● **Passage provided**
⁂

On Tue, Jun 7, 2011 at 7:56 PM, Kjew Jned <selek...@yahoo.com> wrote:
> I was studying the OpenTSDB example, where they also prefix the row keys with
> event id.
>
> I further modified my row keys to have this ->
>
> <eventid> <uuid>  <yyyy-mm-dd>
>
> The uuid is fairly unique and random.
> Is appending a uuid to the event id help the distribution ?

Yes it will help the distribution, but it will also make certain query
patterns harder.  You can no longer scan for a time range, for a given
eventid.  How to solve this problem depends on how you generate the
UUIDs.

I wouldn't recommend doing this unless you've already tried simpler
approaches and reached the conclusion that they don't work.  Many
people seem to be afraid of creating hot spots in their tables without
having first-hand evidence that the hot spots would actually be a
problem.

> Let us say if I have 4 region servers to start off with and I start the

If you have only 4 region servers, your goal should be to have roughly
25% of writes going to each server.  It doesn't matter if the 25%
slice of one server is going to a single region or not.  As long as
all the writes don't go to the same row (which would cause lock
contention on that row), you'll get the same kind of performance.

⁂

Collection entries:
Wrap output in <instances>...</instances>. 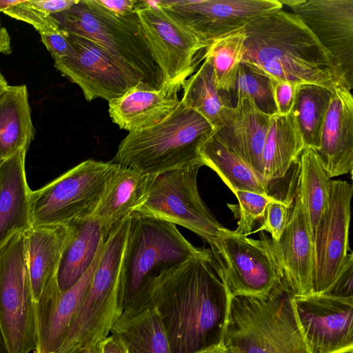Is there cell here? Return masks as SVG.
Returning <instances> with one entry per match:
<instances>
[{
    "mask_svg": "<svg viewBox=\"0 0 353 353\" xmlns=\"http://www.w3.org/2000/svg\"><path fill=\"white\" fill-rule=\"evenodd\" d=\"M230 299L220 268L208 249L162 272L125 309L153 307L171 353H194L222 344Z\"/></svg>",
    "mask_w": 353,
    "mask_h": 353,
    "instance_id": "obj_1",
    "label": "cell"
},
{
    "mask_svg": "<svg viewBox=\"0 0 353 353\" xmlns=\"http://www.w3.org/2000/svg\"><path fill=\"white\" fill-rule=\"evenodd\" d=\"M242 63L275 80L315 84L334 90L341 85L333 64L315 36L293 12L283 9L252 21Z\"/></svg>",
    "mask_w": 353,
    "mask_h": 353,
    "instance_id": "obj_2",
    "label": "cell"
},
{
    "mask_svg": "<svg viewBox=\"0 0 353 353\" xmlns=\"http://www.w3.org/2000/svg\"><path fill=\"white\" fill-rule=\"evenodd\" d=\"M283 279L263 296L230 297L223 337L230 353H312Z\"/></svg>",
    "mask_w": 353,
    "mask_h": 353,
    "instance_id": "obj_3",
    "label": "cell"
},
{
    "mask_svg": "<svg viewBox=\"0 0 353 353\" xmlns=\"http://www.w3.org/2000/svg\"><path fill=\"white\" fill-rule=\"evenodd\" d=\"M51 16L60 29L94 43L131 78L153 89L162 87V73L152 57L136 11L117 14L97 0H78L69 9Z\"/></svg>",
    "mask_w": 353,
    "mask_h": 353,
    "instance_id": "obj_4",
    "label": "cell"
},
{
    "mask_svg": "<svg viewBox=\"0 0 353 353\" xmlns=\"http://www.w3.org/2000/svg\"><path fill=\"white\" fill-rule=\"evenodd\" d=\"M209 123L181 101L165 119L130 132L112 162L151 176L188 166H203L199 149L212 133Z\"/></svg>",
    "mask_w": 353,
    "mask_h": 353,
    "instance_id": "obj_5",
    "label": "cell"
},
{
    "mask_svg": "<svg viewBox=\"0 0 353 353\" xmlns=\"http://www.w3.org/2000/svg\"><path fill=\"white\" fill-rule=\"evenodd\" d=\"M208 250L194 246L176 225L134 212L129 216L119 271L124 309L132 305L146 285L162 272Z\"/></svg>",
    "mask_w": 353,
    "mask_h": 353,
    "instance_id": "obj_6",
    "label": "cell"
},
{
    "mask_svg": "<svg viewBox=\"0 0 353 353\" xmlns=\"http://www.w3.org/2000/svg\"><path fill=\"white\" fill-rule=\"evenodd\" d=\"M123 250L120 238L110 236L104 242L91 283L57 353L92 350L110 334L125 307L119 285Z\"/></svg>",
    "mask_w": 353,
    "mask_h": 353,
    "instance_id": "obj_7",
    "label": "cell"
},
{
    "mask_svg": "<svg viewBox=\"0 0 353 353\" xmlns=\"http://www.w3.org/2000/svg\"><path fill=\"white\" fill-rule=\"evenodd\" d=\"M118 166L112 161L88 159L31 190V226L70 225L91 217Z\"/></svg>",
    "mask_w": 353,
    "mask_h": 353,
    "instance_id": "obj_8",
    "label": "cell"
},
{
    "mask_svg": "<svg viewBox=\"0 0 353 353\" xmlns=\"http://www.w3.org/2000/svg\"><path fill=\"white\" fill-rule=\"evenodd\" d=\"M26 231L14 233L0 246V328L10 353H30L37 346Z\"/></svg>",
    "mask_w": 353,
    "mask_h": 353,
    "instance_id": "obj_9",
    "label": "cell"
},
{
    "mask_svg": "<svg viewBox=\"0 0 353 353\" xmlns=\"http://www.w3.org/2000/svg\"><path fill=\"white\" fill-rule=\"evenodd\" d=\"M136 12L163 83L183 87L203 61L209 43L160 1H137Z\"/></svg>",
    "mask_w": 353,
    "mask_h": 353,
    "instance_id": "obj_10",
    "label": "cell"
},
{
    "mask_svg": "<svg viewBox=\"0 0 353 353\" xmlns=\"http://www.w3.org/2000/svg\"><path fill=\"white\" fill-rule=\"evenodd\" d=\"M210 250L230 297L265 296L283 277L270 238L263 233L256 240L223 227Z\"/></svg>",
    "mask_w": 353,
    "mask_h": 353,
    "instance_id": "obj_11",
    "label": "cell"
},
{
    "mask_svg": "<svg viewBox=\"0 0 353 353\" xmlns=\"http://www.w3.org/2000/svg\"><path fill=\"white\" fill-rule=\"evenodd\" d=\"M201 166H188L155 176L145 201L135 212L181 225L212 246L223 226L200 196L197 175Z\"/></svg>",
    "mask_w": 353,
    "mask_h": 353,
    "instance_id": "obj_12",
    "label": "cell"
},
{
    "mask_svg": "<svg viewBox=\"0 0 353 353\" xmlns=\"http://www.w3.org/2000/svg\"><path fill=\"white\" fill-rule=\"evenodd\" d=\"M352 195L351 183L331 180L327 208L313 233L312 294L329 295L346 261L353 256L349 247Z\"/></svg>",
    "mask_w": 353,
    "mask_h": 353,
    "instance_id": "obj_13",
    "label": "cell"
},
{
    "mask_svg": "<svg viewBox=\"0 0 353 353\" xmlns=\"http://www.w3.org/2000/svg\"><path fill=\"white\" fill-rule=\"evenodd\" d=\"M292 302L312 353H353V297L311 294Z\"/></svg>",
    "mask_w": 353,
    "mask_h": 353,
    "instance_id": "obj_14",
    "label": "cell"
},
{
    "mask_svg": "<svg viewBox=\"0 0 353 353\" xmlns=\"http://www.w3.org/2000/svg\"><path fill=\"white\" fill-rule=\"evenodd\" d=\"M328 54L340 83L353 88V0H299L291 8Z\"/></svg>",
    "mask_w": 353,
    "mask_h": 353,
    "instance_id": "obj_15",
    "label": "cell"
},
{
    "mask_svg": "<svg viewBox=\"0 0 353 353\" xmlns=\"http://www.w3.org/2000/svg\"><path fill=\"white\" fill-rule=\"evenodd\" d=\"M66 33L76 53L54 59V67L81 89L86 101L103 99L109 101L141 83L124 73L94 43Z\"/></svg>",
    "mask_w": 353,
    "mask_h": 353,
    "instance_id": "obj_16",
    "label": "cell"
},
{
    "mask_svg": "<svg viewBox=\"0 0 353 353\" xmlns=\"http://www.w3.org/2000/svg\"><path fill=\"white\" fill-rule=\"evenodd\" d=\"M208 43L242 29L264 14L281 10L279 0L160 1Z\"/></svg>",
    "mask_w": 353,
    "mask_h": 353,
    "instance_id": "obj_17",
    "label": "cell"
},
{
    "mask_svg": "<svg viewBox=\"0 0 353 353\" xmlns=\"http://www.w3.org/2000/svg\"><path fill=\"white\" fill-rule=\"evenodd\" d=\"M103 243L92 265L72 287L64 292L58 282L44 289L35 306L36 353H57L92 279Z\"/></svg>",
    "mask_w": 353,
    "mask_h": 353,
    "instance_id": "obj_18",
    "label": "cell"
},
{
    "mask_svg": "<svg viewBox=\"0 0 353 353\" xmlns=\"http://www.w3.org/2000/svg\"><path fill=\"white\" fill-rule=\"evenodd\" d=\"M270 241L283 279L293 294H312L313 236L305 210L296 193L282 236L278 241L271 239Z\"/></svg>",
    "mask_w": 353,
    "mask_h": 353,
    "instance_id": "obj_19",
    "label": "cell"
},
{
    "mask_svg": "<svg viewBox=\"0 0 353 353\" xmlns=\"http://www.w3.org/2000/svg\"><path fill=\"white\" fill-rule=\"evenodd\" d=\"M332 179L352 174L353 169V96L352 90L338 85L332 92L314 150Z\"/></svg>",
    "mask_w": 353,
    "mask_h": 353,
    "instance_id": "obj_20",
    "label": "cell"
},
{
    "mask_svg": "<svg viewBox=\"0 0 353 353\" xmlns=\"http://www.w3.org/2000/svg\"><path fill=\"white\" fill-rule=\"evenodd\" d=\"M182 85L163 83L159 89L139 83L119 97L108 101L109 114L120 129L130 132L153 126L177 107Z\"/></svg>",
    "mask_w": 353,
    "mask_h": 353,
    "instance_id": "obj_21",
    "label": "cell"
},
{
    "mask_svg": "<svg viewBox=\"0 0 353 353\" xmlns=\"http://www.w3.org/2000/svg\"><path fill=\"white\" fill-rule=\"evenodd\" d=\"M271 116L259 110L249 97H239L223 126L213 132L263 178L262 154Z\"/></svg>",
    "mask_w": 353,
    "mask_h": 353,
    "instance_id": "obj_22",
    "label": "cell"
},
{
    "mask_svg": "<svg viewBox=\"0 0 353 353\" xmlns=\"http://www.w3.org/2000/svg\"><path fill=\"white\" fill-rule=\"evenodd\" d=\"M26 152L20 150L0 163V246L14 233L31 227Z\"/></svg>",
    "mask_w": 353,
    "mask_h": 353,
    "instance_id": "obj_23",
    "label": "cell"
},
{
    "mask_svg": "<svg viewBox=\"0 0 353 353\" xmlns=\"http://www.w3.org/2000/svg\"><path fill=\"white\" fill-rule=\"evenodd\" d=\"M69 225L31 226L26 231L28 266L34 303L50 284L58 282Z\"/></svg>",
    "mask_w": 353,
    "mask_h": 353,
    "instance_id": "obj_24",
    "label": "cell"
},
{
    "mask_svg": "<svg viewBox=\"0 0 353 353\" xmlns=\"http://www.w3.org/2000/svg\"><path fill=\"white\" fill-rule=\"evenodd\" d=\"M154 176L119 165L91 217L108 234L145 201Z\"/></svg>",
    "mask_w": 353,
    "mask_h": 353,
    "instance_id": "obj_25",
    "label": "cell"
},
{
    "mask_svg": "<svg viewBox=\"0 0 353 353\" xmlns=\"http://www.w3.org/2000/svg\"><path fill=\"white\" fill-rule=\"evenodd\" d=\"M304 149L292 111L285 115L278 113L272 115L262 154L263 177L266 182L270 185L272 181L283 179Z\"/></svg>",
    "mask_w": 353,
    "mask_h": 353,
    "instance_id": "obj_26",
    "label": "cell"
},
{
    "mask_svg": "<svg viewBox=\"0 0 353 353\" xmlns=\"http://www.w3.org/2000/svg\"><path fill=\"white\" fill-rule=\"evenodd\" d=\"M70 226V235L58 273V285L64 292L88 270L108 234L102 225L90 217Z\"/></svg>",
    "mask_w": 353,
    "mask_h": 353,
    "instance_id": "obj_27",
    "label": "cell"
},
{
    "mask_svg": "<svg viewBox=\"0 0 353 353\" xmlns=\"http://www.w3.org/2000/svg\"><path fill=\"white\" fill-rule=\"evenodd\" d=\"M199 154L203 166L214 171L234 194L240 190L270 194V185L264 178L213 132L201 146Z\"/></svg>",
    "mask_w": 353,
    "mask_h": 353,
    "instance_id": "obj_28",
    "label": "cell"
},
{
    "mask_svg": "<svg viewBox=\"0 0 353 353\" xmlns=\"http://www.w3.org/2000/svg\"><path fill=\"white\" fill-rule=\"evenodd\" d=\"M27 87L9 85L0 99V154L5 159L28 150L34 139Z\"/></svg>",
    "mask_w": 353,
    "mask_h": 353,
    "instance_id": "obj_29",
    "label": "cell"
},
{
    "mask_svg": "<svg viewBox=\"0 0 353 353\" xmlns=\"http://www.w3.org/2000/svg\"><path fill=\"white\" fill-rule=\"evenodd\" d=\"M111 332L123 341L128 353H171L159 314L150 305L124 310Z\"/></svg>",
    "mask_w": 353,
    "mask_h": 353,
    "instance_id": "obj_30",
    "label": "cell"
},
{
    "mask_svg": "<svg viewBox=\"0 0 353 353\" xmlns=\"http://www.w3.org/2000/svg\"><path fill=\"white\" fill-rule=\"evenodd\" d=\"M202 59L199 68L184 82L180 101L202 116L215 132L223 126L234 105L230 96L217 88L208 59Z\"/></svg>",
    "mask_w": 353,
    "mask_h": 353,
    "instance_id": "obj_31",
    "label": "cell"
},
{
    "mask_svg": "<svg viewBox=\"0 0 353 353\" xmlns=\"http://www.w3.org/2000/svg\"><path fill=\"white\" fill-rule=\"evenodd\" d=\"M296 163L299 174L296 193L305 210L313 236L328 206L332 179L313 148H305Z\"/></svg>",
    "mask_w": 353,
    "mask_h": 353,
    "instance_id": "obj_32",
    "label": "cell"
},
{
    "mask_svg": "<svg viewBox=\"0 0 353 353\" xmlns=\"http://www.w3.org/2000/svg\"><path fill=\"white\" fill-rule=\"evenodd\" d=\"M333 91L315 84L299 85L292 112L305 148L317 150Z\"/></svg>",
    "mask_w": 353,
    "mask_h": 353,
    "instance_id": "obj_33",
    "label": "cell"
},
{
    "mask_svg": "<svg viewBox=\"0 0 353 353\" xmlns=\"http://www.w3.org/2000/svg\"><path fill=\"white\" fill-rule=\"evenodd\" d=\"M245 34L243 28L216 38L205 48L203 58L210 63L217 88L232 92L244 54Z\"/></svg>",
    "mask_w": 353,
    "mask_h": 353,
    "instance_id": "obj_34",
    "label": "cell"
},
{
    "mask_svg": "<svg viewBox=\"0 0 353 353\" xmlns=\"http://www.w3.org/2000/svg\"><path fill=\"white\" fill-rule=\"evenodd\" d=\"M243 97H249L259 110L267 114L277 113L273 97L272 79L241 63L235 87L230 94L233 105L237 98Z\"/></svg>",
    "mask_w": 353,
    "mask_h": 353,
    "instance_id": "obj_35",
    "label": "cell"
},
{
    "mask_svg": "<svg viewBox=\"0 0 353 353\" xmlns=\"http://www.w3.org/2000/svg\"><path fill=\"white\" fill-rule=\"evenodd\" d=\"M234 194L239 203L228 204L234 216L239 219L237 227L234 232L237 234L248 236L256 223L263 219L268 205L278 199L270 194L263 195L248 191L239 190Z\"/></svg>",
    "mask_w": 353,
    "mask_h": 353,
    "instance_id": "obj_36",
    "label": "cell"
},
{
    "mask_svg": "<svg viewBox=\"0 0 353 353\" xmlns=\"http://www.w3.org/2000/svg\"><path fill=\"white\" fill-rule=\"evenodd\" d=\"M3 13L30 24L39 34L54 32L60 29L57 22L51 15L34 8L29 0L15 1Z\"/></svg>",
    "mask_w": 353,
    "mask_h": 353,
    "instance_id": "obj_37",
    "label": "cell"
},
{
    "mask_svg": "<svg viewBox=\"0 0 353 353\" xmlns=\"http://www.w3.org/2000/svg\"><path fill=\"white\" fill-rule=\"evenodd\" d=\"M290 205L288 201L276 199L270 203L261 220V226L254 232L266 231L271 234V239L278 241L286 227L289 214Z\"/></svg>",
    "mask_w": 353,
    "mask_h": 353,
    "instance_id": "obj_38",
    "label": "cell"
},
{
    "mask_svg": "<svg viewBox=\"0 0 353 353\" xmlns=\"http://www.w3.org/2000/svg\"><path fill=\"white\" fill-rule=\"evenodd\" d=\"M272 79V91L277 113L285 115L293 109L296 92L300 84Z\"/></svg>",
    "mask_w": 353,
    "mask_h": 353,
    "instance_id": "obj_39",
    "label": "cell"
},
{
    "mask_svg": "<svg viewBox=\"0 0 353 353\" xmlns=\"http://www.w3.org/2000/svg\"><path fill=\"white\" fill-rule=\"evenodd\" d=\"M41 39L53 59L72 57L76 51L68 40L65 31L59 29L54 32L40 34Z\"/></svg>",
    "mask_w": 353,
    "mask_h": 353,
    "instance_id": "obj_40",
    "label": "cell"
},
{
    "mask_svg": "<svg viewBox=\"0 0 353 353\" xmlns=\"http://www.w3.org/2000/svg\"><path fill=\"white\" fill-rule=\"evenodd\" d=\"M36 9L52 15L69 9L78 0H29Z\"/></svg>",
    "mask_w": 353,
    "mask_h": 353,
    "instance_id": "obj_41",
    "label": "cell"
},
{
    "mask_svg": "<svg viewBox=\"0 0 353 353\" xmlns=\"http://www.w3.org/2000/svg\"><path fill=\"white\" fill-rule=\"evenodd\" d=\"M94 353H128V351L123 341L110 332L95 346Z\"/></svg>",
    "mask_w": 353,
    "mask_h": 353,
    "instance_id": "obj_42",
    "label": "cell"
},
{
    "mask_svg": "<svg viewBox=\"0 0 353 353\" xmlns=\"http://www.w3.org/2000/svg\"><path fill=\"white\" fill-rule=\"evenodd\" d=\"M108 10L117 14H128L136 11L137 1L135 0H97Z\"/></svg>",
    "mask_w": 353,
    "mask_h": 353,
    "instance_id": "obj_43",
    "label": "cell"
},
{
    "mask_svg": "<svg viewBox=\"0 0 353 353\" xmlns=\"http://www.w3.org/2000/svg\"><path fill=\"white\" fill-rule=\"evenodd\" d=\"M12 52L11 38L7 29L0 20V54H10Z\"/></svg>",
    "mask_w": 353,
    "mask_h": 353,
    "instance_id": "obj_44",
    "label": "cell"
},
{
    "mask_svg": "<svg viewBox=\"0 0 353 353\" xmlns=\"http://www.w3.org/2000/svg\"><path fill=\"white\" fill-rule=\"evenodd\" d=\"M194 353H230L228 350L223 345V344L212 346Z\"/></svg>",
    "mask_w": 353,
    "mask_h": 353,
    "instance_id": "obj_45",
    "label": "cell"
},
{
    "mask_svg": "<svg viewBox=\"0 0 353 353\" xmlns=\"http://www.w3.org/2000/svg\"><path fill=\"white\" fill-rule=\"evenodd\" d=\"M9 85L8 84L7 81L4 78V77L2 75V74L0 72V99L3 95V94L6 92L7 89L8 88Z\"/></svg>",
    "mask_w": 353,
    "mask_h": 353,
    "instance_id": "obj_46",
    "label": "cell"
},
{
    "mask_svg": "<svg viewBox=\"0 0 353 353\" xmlns=\"http://www.w3.org/2000/svg\"><path fill=\"white\" fill-rule=\"evenodd\" d=\"M15 1L13 0H0V12H4L11 5H12Z\"/></svg>",
    "mask_w": 353,
    "mask_h": 353,
    "instance_id": "obj_47",
    "label": "cell"
},
{
    "mask_svg": "<svg viewBox=\"0 0 353 353\" xmlns=\"http://www.w3.org/2000/svg\"><path fill=\"white\" fill-rule=\"evenodd\" d=\"M0 353H10L0 328Z\"/></svg>",
    "mask_w": 353,
    "mask_h": 353,
    "instance_id": "obj_48",
    "label": "cell"
},
{
    "mask_svg": "<svg viewBox=\"0 0 353 353\" xmlns=\"http://www.w3.org/2000/svg\"><path fill=\"white\" fill-rule=\"evenodd\" d=\"M77 353H94V349L92 350H83V351H80Z\"/></svg>",
    "mask_w": 353,
    "mask_h": 353,
    "instance_id": "obj_49",
    "label": "cell"
},
{
    "mask_svg": "<svg viewBox=\"0 0 353 353\" xmlns=\"http://www.w3.org/2000/svg\"><path fill=\"white\" fill-rule=\"evenodd\" d=\"M2 160H3V159H2L1 157V154H0V162H1Z\"/></svg>",
    "mask_w": 353,
    "mask_h": 353,
    "instance_id": "obj_50",
    "label": "cell"
},
{
    "mask_svg": "<svg viewBox=\"0 0 353 353\" xmlns=\"http://www.w3.org/2000/svg\"><path fill=\"white\" fill-rule=\"evenodd\" d=\"M1 162H0V163H1Z\"/></svg>",
    "mask_w": 353,
    "mask_h": 353,
    "instance_id": "obj_51",
    "label": "cell"
}]
</instances>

⁂

● **Tasks for this exercise**
1/ From the email reply on row key design, write out the passage from "I wouldn't recommend" up to and including "kind of performance.".
2/ Answer these from the email reply on row key design:
(a) What three parts make up the modified row key?
(b) Which kind of scan does the reply say can no longer be done once a UUID is added?
(c) With only 4 region servers, what share of writes should go to each server?

● **Worked solutions**
1/
I wouldn't recommend doing this unless you've already tried simpler
approaches and reached the conclusion that they don't work.  Many
people seem to be afraid of creating hot spots in their tables without
having first-hand evidence that the hot spots would actually be a
problem.

> Let us say if I have 4 region servers to start off with and I start the

If you have only 4 region servers, your goal should be to have roughly
25% of writes going to each server.  It doesn't matter if the 25%
slice of one server is going to a single region or not.  As long as
all the writes don't go to the same row (which would cause lock
contention on that row), you'll get the same kind of performance.

2/
(a) The event id, a UUID, and a date in yyyy-mm-dd form: <eventid> <uuid> <yyyy-mm-dd>.
(b) A scan for a time range for a given eventid.
(c) Roughly 25%.